A visitor reads information on Truman’s first four months, each displayed on consecutively shrinking spaces. The cylinder in the distance holds the safety plug removed from the nuclear bomb that destroyed Nagasaki on August 6, 1945. (Photo by author)
A visitor reads information on Truman’s first four months, each displayed on consecutively shrinking spaces. The cylinder in the distance holds the safety plug removed from the nuclear bomb that destroyed Nagasaki on August 6, 1945. (Photo by author)
Visitors entering the “Hard Problems of Peace” section encounter a large globe with lights in the distressed cracks. The globe also serves as a screen for contextual image and film projection. (Photo by author)
Visitors entering the “Hard Problems of Peace” section encounter a large globe with lights in the distressed cracks. The globe also serves as a screen for contextual image and film projection. (Photo by author)
This area also intersects with the original 1950s main entrance to the library and museum, including a mural by Thomas Hart Benton, a noted Missouri artist. Displays around the mural educate viewers on the form and function of American government. This section is no doubt helpful for student tours, as permanent exhibits at presidential libraries most effectively feature evergreen educational content and leave the latest scholarship to temporary exhibits. The exhibition ends with a section on Truman’s impact, including a wall display connecting unrealized “Fair Deal” goals with modern efforts, and a “Look Who’s Quoting Truman” display that invites folks to select a Truman quotation and photograph themselves holding it up to share on social media.
A visitor holds their preferred Truman quote for a photograph near the exit to the permanent exhibition. (Photo by author)
A visitor holds their preferred Truman quote for a photograph near the exit to the permanent exhibition. (Photo by author)
Harry S. Truman: An Ordinary Man, His Extraordinary Journey provides a comprehensive account of a president whose decisions and impact remain contested.

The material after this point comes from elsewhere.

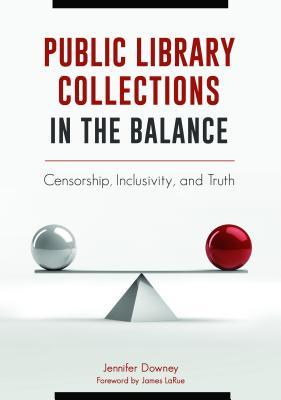 Public Library Collections in the Balance Censorship, Inclusivity, and Truth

Its design is moving—especially the sections surrounding “The First Four Months” and “The Postwar World.” The deft handling of the atomic bombing provides an innovative, primary source-focused strategy for addressing one of the most controversial topics in American history.1 A recording of the president from the original museum shares Truman’s hope “that the exhibits in this library will give you, and especially the young people among you, a better understanding of the history and nature of the presidency and the government of the United States.” The new permanent exhibit delivers all Truman hoped for—and more. As a practical man who appreciated accountability, Truman would have agreed with the decision to showcase his successes, failures, and controversies. With its candor and transparency, the exhibit is a model for future interpretive spaces that address contentious issues by educating visitors and trusting them to formulate their own evidence-based conclusions.
Note
Edward Tabor Linenthal and Tom Engelhardt, History Wars: The Enola Gay and Other Battles for the American Past (New York: Metropolitan Books, 1996).